> _EXCERPT_:
----
USCIS-PM on Inadmissibility for Falsely Claiming U.S. Citizenship (4): Waivers
- Introduction: USCIS Policy Manual on Waivers for Inadmissibility for False Claim to U.S. Citizenship
- Relevant Statute
- Severity of the Immigration Ground
- Removal Context
- Conclusion
Introduction: USCIS-PM on Waivers for Inadmissibility for False Claim to U.S. Citizenship
On December 14, 2016, the United States Citizenship and Immigration Services (USCIS) updated its Policy Manual (PM) with information on inadmissibility for a false claim to U.S. citizenship [see PA-2016-09]. This USCIS's Policy Alert explains that the new guidance contained in the USCIS-PM replaces the previous guidance that is found in Chapter 40.6.2(c)(2) of the USCIS's Adjudicator's Field Manual (AFM) and in any related policy memoranda.
----
> _SUPPLIED MATERIAL_:
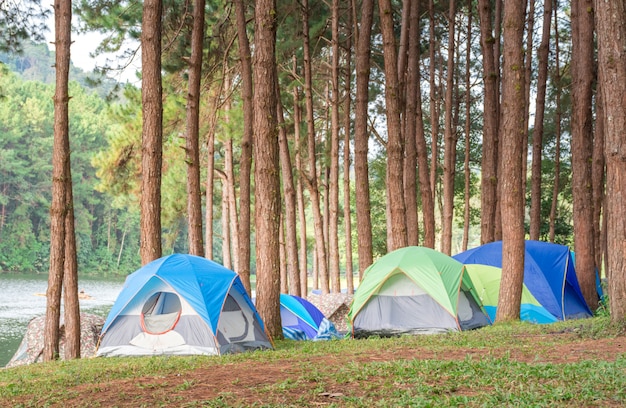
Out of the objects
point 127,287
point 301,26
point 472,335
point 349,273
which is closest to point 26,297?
point 349,273

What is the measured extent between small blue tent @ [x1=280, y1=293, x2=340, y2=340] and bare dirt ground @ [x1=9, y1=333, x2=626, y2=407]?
5.50 metres

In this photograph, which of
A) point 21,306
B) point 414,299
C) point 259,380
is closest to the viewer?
point 259,380

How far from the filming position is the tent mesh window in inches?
373

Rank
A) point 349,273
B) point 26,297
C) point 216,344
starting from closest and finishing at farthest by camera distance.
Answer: point 216,344
point 349,273
point 26,297

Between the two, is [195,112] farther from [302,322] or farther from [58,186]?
[302,322]

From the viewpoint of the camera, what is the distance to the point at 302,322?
13.5m

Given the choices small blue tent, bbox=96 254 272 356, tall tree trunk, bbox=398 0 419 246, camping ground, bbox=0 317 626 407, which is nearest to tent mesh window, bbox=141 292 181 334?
small blue tent, bbox=96 254 272 356

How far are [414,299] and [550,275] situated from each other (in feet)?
10.7

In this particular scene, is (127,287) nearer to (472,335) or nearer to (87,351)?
(87,351)

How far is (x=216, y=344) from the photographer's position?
362 inches

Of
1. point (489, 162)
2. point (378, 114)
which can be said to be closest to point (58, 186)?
point (489, 162)

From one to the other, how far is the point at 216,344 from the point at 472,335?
354 centimetres

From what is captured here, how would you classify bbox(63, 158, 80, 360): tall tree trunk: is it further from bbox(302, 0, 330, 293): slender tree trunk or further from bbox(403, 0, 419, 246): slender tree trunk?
bbox(302, 0, 330, 293): slender tree trunk

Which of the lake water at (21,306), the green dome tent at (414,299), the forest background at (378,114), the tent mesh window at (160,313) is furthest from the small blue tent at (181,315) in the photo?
the lake water at (21,306)
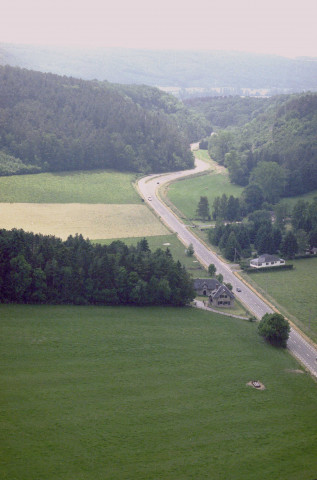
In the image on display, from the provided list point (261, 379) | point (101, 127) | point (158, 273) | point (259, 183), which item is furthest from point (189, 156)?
point (261, 379)

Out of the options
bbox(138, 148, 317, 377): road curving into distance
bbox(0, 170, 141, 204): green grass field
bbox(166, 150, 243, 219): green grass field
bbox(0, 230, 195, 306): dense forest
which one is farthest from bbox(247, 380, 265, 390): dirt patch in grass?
bbox(0, 170, 141, 204): green grass field

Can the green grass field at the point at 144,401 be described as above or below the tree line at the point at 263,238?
below

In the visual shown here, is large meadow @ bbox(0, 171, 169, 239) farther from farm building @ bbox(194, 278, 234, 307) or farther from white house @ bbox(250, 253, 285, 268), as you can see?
farm building @ bbox(194, 278, 234, 307)

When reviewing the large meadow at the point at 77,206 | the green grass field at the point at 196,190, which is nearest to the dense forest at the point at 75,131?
the large meadow at the point at 77,206

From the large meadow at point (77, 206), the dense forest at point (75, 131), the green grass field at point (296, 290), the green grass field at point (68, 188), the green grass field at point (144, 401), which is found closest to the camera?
the green grass field at point (144, 401)

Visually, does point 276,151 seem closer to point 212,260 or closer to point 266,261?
point 266,261

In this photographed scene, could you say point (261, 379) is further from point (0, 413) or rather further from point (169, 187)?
point (169, 187)

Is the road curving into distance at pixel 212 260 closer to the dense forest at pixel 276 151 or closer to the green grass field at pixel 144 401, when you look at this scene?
the green grass field at pixel 144 401

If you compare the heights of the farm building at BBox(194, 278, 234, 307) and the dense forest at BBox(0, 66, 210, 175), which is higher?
the dense forest at BBox(0, 66, 210, 175)
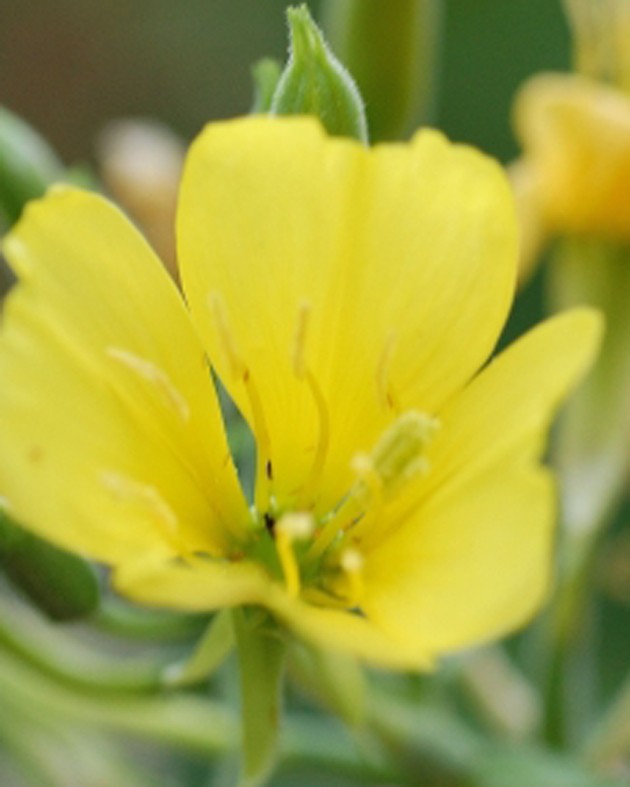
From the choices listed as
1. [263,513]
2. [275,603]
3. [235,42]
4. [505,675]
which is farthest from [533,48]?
[275,603]

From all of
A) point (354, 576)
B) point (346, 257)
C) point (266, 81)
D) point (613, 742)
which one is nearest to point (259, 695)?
----
> _WHAT THIS EXERCISE ASKS_:
1. In the USCIS Policy Manual excerpt, on what date did USCIS update its Policy Manual with information on inadmissibility for a false claim to U.S. citizenship?
2. Switch "farthest" to "furthest" in the part of the records that opens with the line containing "From the choices listed as" and closes at the end of the records. Return only that part.

> _WRITTEN ANSWERS_:
1. December 14, 2016.

2.
From the choices listed as
1. [263,513]
2. [275,603]
3. [235,42]
4. [505,675]
which is furthest from [533,48]?
[275,603]

From all of
A) point (354, 576)
B) point (346, 257)
C) point (266, 81)
D) point (613, 742)
which one is nearest to point (259, 695)?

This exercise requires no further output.